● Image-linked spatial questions
━━━━━━━━━━━━━━━━━━━━━━━━━━━━━━

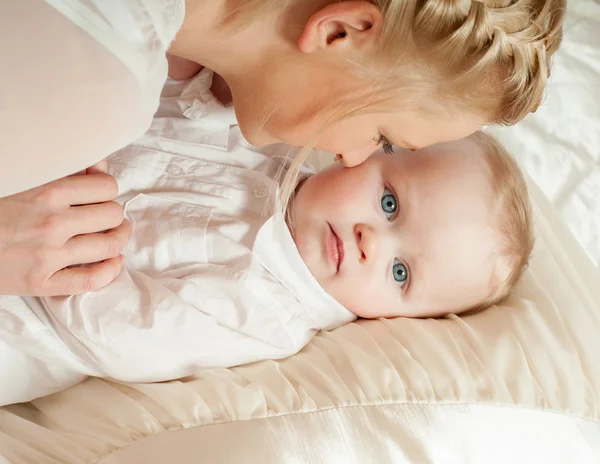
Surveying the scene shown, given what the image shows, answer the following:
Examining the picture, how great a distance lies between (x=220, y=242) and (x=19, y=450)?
44cm

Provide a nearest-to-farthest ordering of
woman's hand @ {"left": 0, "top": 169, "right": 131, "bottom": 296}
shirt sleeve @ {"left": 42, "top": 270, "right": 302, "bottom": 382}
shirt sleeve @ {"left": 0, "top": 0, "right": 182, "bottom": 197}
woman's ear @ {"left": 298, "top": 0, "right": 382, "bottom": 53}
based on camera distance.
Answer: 1. shirt sleeve @ {"left": 0, "top": 0, "right": 182, "bottom": 197}
2. woman's ear @ {"left": 298, "top": 0, "right": 382, "bottom": 53}
3. woman's hand @ {"left": 0, "top": 169, "right": 131, "bottom": 296}
4. shirt sleeve @ {"left": 42, "top": 270, "right": 302, "bottom": 382}

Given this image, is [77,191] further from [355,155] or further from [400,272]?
[400,272]

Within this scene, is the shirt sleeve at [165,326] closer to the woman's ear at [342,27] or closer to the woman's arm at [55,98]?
the woman's arm at [55,98]

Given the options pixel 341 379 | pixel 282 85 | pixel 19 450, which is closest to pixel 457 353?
pixel 341 379

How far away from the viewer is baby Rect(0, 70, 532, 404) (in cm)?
103

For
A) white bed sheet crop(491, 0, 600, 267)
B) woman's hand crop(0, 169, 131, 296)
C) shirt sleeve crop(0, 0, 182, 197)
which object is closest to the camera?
shirt sleeve crop(0, 0, 182, 197)

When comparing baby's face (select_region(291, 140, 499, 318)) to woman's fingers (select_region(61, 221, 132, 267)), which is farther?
baby's face (select_region(291, 140, 499, 318))

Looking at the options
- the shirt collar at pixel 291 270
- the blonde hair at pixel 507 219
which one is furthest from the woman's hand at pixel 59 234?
the blonde hair at pixel 507 219

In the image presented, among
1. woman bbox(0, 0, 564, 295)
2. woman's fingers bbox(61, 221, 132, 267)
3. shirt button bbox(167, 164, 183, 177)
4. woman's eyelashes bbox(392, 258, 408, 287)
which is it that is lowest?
woman's eyelashes bbox(392, 258, 408, 287)

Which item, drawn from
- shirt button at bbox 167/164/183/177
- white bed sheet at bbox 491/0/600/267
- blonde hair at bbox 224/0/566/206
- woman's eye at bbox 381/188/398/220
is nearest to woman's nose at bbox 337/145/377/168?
blonde hair at bbox 224/0/566/206

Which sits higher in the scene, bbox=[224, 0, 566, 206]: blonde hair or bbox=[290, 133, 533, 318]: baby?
bbox=[224, 0, 566, 206]: blonde hair

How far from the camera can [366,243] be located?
1.18m

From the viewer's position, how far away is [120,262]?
977mm

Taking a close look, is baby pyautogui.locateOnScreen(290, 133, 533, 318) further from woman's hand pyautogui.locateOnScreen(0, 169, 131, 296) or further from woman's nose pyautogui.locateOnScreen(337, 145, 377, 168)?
woman's hand pyautogui.locateOnScreen(0, 169, 131, 296)
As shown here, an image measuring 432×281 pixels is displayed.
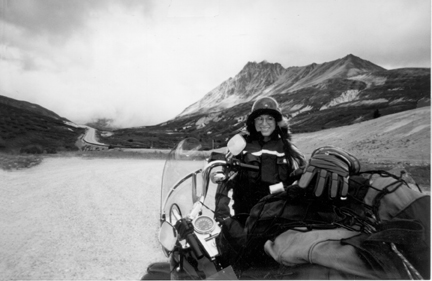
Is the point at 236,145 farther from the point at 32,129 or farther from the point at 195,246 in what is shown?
the point at 32,129

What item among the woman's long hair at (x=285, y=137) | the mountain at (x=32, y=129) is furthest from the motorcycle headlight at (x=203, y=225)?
the mountain at (x=32, y=129)

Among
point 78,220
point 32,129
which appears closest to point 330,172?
point 78,220

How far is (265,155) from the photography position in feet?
5.91

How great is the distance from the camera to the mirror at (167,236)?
1.17m

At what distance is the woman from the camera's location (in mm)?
1771

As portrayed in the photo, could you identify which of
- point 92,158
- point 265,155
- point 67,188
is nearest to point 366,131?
point 265,155

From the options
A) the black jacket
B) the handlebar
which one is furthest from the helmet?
the handlebar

━━━━━━━━━━━━━━━━━━━━━━━━━━━━━━

● What you need to do
Could you gather every line of the data above that contains the string "distance"? Count a line only when the letters' case matches.

● Solution to this task
Examining the picture, how great a distance lies between (x=220, y=242) and (x=19, y=450)?
based on camera distance.
How great is the distance from the camera to the mirror at (167,236)?
At what distance is the woman from the camera's location (in mm)?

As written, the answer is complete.